The problem
Which lines run from the one containing "其他权力 | 专业技术人员继续教育高研班审核 |" to the end of the entries? Quote them exactly, and nothing else.

[Saved entries]
= = = =

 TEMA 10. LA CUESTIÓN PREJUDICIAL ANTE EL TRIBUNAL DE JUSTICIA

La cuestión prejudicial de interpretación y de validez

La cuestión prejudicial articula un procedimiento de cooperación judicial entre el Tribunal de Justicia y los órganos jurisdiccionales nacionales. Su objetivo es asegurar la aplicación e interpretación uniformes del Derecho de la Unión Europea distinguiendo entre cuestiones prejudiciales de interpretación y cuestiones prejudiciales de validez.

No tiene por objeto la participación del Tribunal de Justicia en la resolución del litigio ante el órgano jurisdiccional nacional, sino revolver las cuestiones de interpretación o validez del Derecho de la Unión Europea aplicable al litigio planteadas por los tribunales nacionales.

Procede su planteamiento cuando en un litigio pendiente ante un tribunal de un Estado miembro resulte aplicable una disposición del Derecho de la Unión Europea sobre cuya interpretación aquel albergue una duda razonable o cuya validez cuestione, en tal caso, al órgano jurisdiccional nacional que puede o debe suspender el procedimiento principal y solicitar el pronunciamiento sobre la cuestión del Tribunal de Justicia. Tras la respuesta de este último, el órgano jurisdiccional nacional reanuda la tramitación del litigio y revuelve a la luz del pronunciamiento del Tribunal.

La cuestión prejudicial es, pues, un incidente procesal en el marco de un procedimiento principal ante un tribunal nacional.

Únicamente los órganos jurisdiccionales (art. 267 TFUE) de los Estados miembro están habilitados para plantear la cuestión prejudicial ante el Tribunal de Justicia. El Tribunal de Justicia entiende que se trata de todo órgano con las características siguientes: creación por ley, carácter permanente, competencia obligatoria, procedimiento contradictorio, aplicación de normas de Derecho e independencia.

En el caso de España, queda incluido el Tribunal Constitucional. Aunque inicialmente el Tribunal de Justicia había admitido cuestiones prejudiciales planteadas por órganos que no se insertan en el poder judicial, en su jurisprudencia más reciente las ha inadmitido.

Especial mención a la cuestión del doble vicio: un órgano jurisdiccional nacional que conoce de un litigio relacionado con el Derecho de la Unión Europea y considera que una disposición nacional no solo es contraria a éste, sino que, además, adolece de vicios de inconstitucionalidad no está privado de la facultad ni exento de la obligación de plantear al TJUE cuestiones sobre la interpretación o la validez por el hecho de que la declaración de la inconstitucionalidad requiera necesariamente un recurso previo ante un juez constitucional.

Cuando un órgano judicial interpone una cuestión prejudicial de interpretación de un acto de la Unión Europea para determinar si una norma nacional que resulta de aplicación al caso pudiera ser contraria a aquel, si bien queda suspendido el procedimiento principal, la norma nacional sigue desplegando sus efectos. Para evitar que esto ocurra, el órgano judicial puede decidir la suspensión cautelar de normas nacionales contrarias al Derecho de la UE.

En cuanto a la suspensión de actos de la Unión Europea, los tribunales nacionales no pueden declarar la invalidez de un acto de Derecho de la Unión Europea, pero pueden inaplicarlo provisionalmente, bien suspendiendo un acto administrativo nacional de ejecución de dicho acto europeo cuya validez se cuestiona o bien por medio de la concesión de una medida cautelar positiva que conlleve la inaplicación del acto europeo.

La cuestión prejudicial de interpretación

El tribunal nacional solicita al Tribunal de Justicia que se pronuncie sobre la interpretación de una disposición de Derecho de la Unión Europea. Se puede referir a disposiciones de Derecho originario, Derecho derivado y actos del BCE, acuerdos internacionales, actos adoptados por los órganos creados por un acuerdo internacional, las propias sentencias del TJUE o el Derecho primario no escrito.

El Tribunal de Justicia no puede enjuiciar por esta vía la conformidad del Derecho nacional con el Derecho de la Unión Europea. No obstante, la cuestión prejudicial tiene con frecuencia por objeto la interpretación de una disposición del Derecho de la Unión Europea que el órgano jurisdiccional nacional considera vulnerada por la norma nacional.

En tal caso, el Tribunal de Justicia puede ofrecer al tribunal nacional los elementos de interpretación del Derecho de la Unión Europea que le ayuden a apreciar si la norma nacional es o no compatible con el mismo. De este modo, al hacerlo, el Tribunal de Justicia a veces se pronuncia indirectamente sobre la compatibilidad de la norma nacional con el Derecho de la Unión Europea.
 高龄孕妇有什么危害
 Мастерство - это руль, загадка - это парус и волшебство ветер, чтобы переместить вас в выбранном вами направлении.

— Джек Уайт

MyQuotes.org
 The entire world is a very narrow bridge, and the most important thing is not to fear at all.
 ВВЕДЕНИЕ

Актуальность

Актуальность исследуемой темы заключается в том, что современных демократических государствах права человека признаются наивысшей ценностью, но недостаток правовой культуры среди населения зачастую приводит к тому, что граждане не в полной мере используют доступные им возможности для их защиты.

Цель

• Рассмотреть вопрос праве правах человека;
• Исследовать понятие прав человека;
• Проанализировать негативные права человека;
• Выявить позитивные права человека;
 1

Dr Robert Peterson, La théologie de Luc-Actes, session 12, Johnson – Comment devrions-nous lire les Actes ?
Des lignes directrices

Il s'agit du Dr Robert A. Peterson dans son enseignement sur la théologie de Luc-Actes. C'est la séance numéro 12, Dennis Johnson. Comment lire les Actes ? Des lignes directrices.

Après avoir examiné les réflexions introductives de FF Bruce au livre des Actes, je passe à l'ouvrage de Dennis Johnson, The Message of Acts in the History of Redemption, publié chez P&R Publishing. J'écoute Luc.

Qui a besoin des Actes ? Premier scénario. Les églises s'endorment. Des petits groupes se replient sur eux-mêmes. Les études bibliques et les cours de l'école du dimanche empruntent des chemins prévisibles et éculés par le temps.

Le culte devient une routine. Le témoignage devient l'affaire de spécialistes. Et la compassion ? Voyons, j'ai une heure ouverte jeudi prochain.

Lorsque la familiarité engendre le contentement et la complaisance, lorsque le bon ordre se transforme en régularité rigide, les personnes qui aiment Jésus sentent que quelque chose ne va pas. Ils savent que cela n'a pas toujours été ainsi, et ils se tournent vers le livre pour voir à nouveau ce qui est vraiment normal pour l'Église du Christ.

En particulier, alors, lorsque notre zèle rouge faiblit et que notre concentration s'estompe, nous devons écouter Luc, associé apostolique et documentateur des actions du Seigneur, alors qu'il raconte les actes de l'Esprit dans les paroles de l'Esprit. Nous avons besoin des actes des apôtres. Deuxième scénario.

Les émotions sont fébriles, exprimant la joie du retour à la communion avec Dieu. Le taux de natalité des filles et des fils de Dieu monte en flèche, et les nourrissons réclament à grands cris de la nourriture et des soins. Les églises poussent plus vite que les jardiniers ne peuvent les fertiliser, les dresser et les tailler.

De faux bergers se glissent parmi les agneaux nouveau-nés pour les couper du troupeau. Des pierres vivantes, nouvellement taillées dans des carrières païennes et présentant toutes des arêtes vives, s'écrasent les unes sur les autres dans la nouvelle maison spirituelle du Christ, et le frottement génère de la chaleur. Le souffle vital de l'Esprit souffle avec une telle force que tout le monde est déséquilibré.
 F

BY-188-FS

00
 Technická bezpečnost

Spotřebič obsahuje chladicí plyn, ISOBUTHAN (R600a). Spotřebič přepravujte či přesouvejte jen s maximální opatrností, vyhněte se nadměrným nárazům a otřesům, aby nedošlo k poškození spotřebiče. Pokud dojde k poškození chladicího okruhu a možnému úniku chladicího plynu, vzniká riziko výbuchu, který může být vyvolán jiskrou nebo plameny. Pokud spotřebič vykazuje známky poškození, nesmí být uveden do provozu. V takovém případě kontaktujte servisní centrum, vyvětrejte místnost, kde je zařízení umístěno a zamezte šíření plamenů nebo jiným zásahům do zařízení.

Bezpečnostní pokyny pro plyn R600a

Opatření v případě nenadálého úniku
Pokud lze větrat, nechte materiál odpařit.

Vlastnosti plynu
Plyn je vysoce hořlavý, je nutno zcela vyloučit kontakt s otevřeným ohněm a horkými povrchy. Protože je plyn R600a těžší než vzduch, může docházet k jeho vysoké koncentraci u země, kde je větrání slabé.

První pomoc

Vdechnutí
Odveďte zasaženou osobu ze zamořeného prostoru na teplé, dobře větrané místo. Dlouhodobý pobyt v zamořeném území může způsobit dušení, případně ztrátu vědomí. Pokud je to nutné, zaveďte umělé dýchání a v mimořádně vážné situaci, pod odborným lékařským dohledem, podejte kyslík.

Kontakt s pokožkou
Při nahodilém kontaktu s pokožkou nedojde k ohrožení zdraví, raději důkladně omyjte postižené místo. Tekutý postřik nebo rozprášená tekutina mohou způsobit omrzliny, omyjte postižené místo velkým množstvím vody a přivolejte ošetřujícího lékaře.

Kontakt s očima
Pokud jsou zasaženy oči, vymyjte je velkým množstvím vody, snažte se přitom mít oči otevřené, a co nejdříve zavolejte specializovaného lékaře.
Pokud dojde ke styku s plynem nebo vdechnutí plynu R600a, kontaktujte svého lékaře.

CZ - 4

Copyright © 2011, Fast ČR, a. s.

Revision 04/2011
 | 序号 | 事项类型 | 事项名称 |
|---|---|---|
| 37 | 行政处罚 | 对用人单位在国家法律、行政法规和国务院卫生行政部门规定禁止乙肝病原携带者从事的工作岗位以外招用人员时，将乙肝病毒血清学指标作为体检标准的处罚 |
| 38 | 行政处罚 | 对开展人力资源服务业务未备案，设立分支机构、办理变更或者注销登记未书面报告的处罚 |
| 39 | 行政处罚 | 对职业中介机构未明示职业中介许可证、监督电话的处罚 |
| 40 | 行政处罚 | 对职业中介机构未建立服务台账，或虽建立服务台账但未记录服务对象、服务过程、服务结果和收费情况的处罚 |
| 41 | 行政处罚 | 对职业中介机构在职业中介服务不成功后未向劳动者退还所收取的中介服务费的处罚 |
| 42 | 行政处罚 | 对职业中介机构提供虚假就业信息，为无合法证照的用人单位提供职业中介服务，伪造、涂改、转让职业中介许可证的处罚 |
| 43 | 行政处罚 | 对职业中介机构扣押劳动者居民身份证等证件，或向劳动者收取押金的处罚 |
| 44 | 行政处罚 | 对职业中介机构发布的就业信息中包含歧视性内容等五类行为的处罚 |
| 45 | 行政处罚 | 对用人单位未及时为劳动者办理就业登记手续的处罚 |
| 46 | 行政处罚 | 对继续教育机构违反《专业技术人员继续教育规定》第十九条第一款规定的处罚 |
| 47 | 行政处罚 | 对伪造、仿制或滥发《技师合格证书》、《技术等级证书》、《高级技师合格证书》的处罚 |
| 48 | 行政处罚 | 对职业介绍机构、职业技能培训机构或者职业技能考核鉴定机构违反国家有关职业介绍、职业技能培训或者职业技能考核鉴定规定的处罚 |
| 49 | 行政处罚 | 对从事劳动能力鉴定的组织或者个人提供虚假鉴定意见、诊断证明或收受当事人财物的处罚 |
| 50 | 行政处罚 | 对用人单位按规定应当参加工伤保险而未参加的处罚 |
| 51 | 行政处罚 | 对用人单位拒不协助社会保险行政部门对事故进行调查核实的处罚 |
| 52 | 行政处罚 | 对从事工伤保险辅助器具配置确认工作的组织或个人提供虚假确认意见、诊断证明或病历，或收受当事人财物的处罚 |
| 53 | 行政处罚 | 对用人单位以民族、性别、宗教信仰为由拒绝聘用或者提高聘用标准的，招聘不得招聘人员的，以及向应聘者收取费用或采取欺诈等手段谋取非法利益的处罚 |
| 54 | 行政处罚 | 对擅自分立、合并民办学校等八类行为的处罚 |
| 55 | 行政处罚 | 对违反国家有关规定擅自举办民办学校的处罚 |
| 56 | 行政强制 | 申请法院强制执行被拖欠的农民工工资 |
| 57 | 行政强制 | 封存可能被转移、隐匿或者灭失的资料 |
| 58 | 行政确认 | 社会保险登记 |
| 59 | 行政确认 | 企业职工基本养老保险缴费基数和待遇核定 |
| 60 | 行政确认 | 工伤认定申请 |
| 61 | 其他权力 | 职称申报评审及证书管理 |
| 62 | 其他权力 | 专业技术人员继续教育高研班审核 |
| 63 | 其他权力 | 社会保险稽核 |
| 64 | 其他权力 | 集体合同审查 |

= = = =

Exercise result
| 62 | 其他权力 | 专业技术人员继续教育高研班审核 |
| 63 | 其他权力 | 社会保险稽核 |
| 64 | 其他权力 | 集体合同审查 |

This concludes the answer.